On the Navajo Nation, college students navigate a curfew and digital dead zones
The pandemic is making getting through college harder for students on the wrong side of the digital divide. In rural Arizona, when campuses closed, some students couldn’t log on from home, because they had no access to the internet. A local sheriff flew laptops and hotspots to community college students on the Navajo Nation.

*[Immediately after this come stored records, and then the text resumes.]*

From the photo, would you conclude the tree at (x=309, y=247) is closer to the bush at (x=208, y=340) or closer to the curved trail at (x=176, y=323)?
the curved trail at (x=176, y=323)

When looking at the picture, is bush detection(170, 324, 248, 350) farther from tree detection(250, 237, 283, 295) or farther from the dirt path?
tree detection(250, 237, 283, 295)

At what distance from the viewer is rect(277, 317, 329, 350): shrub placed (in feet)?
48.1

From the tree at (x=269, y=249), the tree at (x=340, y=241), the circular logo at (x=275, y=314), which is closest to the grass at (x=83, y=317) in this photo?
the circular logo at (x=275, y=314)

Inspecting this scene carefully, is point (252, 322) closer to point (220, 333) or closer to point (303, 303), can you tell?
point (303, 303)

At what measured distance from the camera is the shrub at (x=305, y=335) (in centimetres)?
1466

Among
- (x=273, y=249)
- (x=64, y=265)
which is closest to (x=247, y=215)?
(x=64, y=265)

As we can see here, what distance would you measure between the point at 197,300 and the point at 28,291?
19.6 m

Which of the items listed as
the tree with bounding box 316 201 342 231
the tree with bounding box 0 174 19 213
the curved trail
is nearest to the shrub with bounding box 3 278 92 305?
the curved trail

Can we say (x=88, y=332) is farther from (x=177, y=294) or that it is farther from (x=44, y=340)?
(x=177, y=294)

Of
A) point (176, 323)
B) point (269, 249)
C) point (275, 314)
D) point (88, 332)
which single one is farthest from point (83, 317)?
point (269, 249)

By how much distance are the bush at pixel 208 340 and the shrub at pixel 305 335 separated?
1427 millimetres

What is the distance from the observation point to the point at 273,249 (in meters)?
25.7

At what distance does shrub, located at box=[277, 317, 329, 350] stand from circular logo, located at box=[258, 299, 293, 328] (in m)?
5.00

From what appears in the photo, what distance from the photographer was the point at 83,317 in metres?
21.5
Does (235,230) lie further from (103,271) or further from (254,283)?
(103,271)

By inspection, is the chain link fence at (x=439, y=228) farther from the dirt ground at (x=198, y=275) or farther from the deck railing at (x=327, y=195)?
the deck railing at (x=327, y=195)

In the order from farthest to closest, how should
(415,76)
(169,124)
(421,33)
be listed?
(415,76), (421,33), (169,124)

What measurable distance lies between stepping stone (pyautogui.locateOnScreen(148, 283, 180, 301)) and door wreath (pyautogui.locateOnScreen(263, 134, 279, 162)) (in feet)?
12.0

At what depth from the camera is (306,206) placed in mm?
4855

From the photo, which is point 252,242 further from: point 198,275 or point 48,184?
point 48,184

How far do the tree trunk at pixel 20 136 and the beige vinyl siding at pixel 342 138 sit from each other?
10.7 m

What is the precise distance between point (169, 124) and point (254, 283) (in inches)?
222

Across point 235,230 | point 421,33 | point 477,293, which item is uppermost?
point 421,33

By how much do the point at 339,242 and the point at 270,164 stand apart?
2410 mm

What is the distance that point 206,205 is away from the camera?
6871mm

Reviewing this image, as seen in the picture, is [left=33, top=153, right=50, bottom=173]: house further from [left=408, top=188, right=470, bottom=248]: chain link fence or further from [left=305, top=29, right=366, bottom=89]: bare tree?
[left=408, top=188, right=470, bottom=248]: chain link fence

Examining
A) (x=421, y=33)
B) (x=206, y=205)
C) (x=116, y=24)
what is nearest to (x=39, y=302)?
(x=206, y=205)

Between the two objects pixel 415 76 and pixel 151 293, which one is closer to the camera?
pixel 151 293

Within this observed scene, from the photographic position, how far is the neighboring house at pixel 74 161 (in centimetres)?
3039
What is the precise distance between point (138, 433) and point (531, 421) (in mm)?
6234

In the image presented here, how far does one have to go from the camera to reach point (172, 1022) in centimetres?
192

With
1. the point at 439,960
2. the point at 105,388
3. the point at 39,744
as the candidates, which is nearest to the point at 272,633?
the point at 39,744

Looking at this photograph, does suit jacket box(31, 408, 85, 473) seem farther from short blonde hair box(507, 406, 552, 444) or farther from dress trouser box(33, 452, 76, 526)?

When Jessica Austin decided she wanted to become a teacher, she enrolled at the only option in town, Northland Pioneer College. The rural community college has four campuses, but all of them are hours away from where Austin lives in Kayenta, Arizona, population 5,000. Austin attends classes in one of NPC’s five satellite centers run by the college. In normal times, she and a few other other students gather in a room with a screen, and her professors beam in from other locations. When the pandemic hit, everything closed. Austin lost her classroom and access to the computer where she did her homework.
“The first thing that I was worried about was the internet access and having to access all the materials I needed at home from home and then also worrying about my kids doing their classes and getting their learning materials from school,” said Austin, 32. Her children are 8, 13 and 16.
Austin wanted to finish her spring classes so she could graduate in December and go on to earn her teaching license. The pandemic worsened a stubborn digital divide.
Many rural places lack access to broadband. On the Navajo Nation where Austin lives, it’s particularly stark. In 2018, Arizona’s Broadband Strategic Plan reported 95 percent of people living on tribal lands were unserved or underserved.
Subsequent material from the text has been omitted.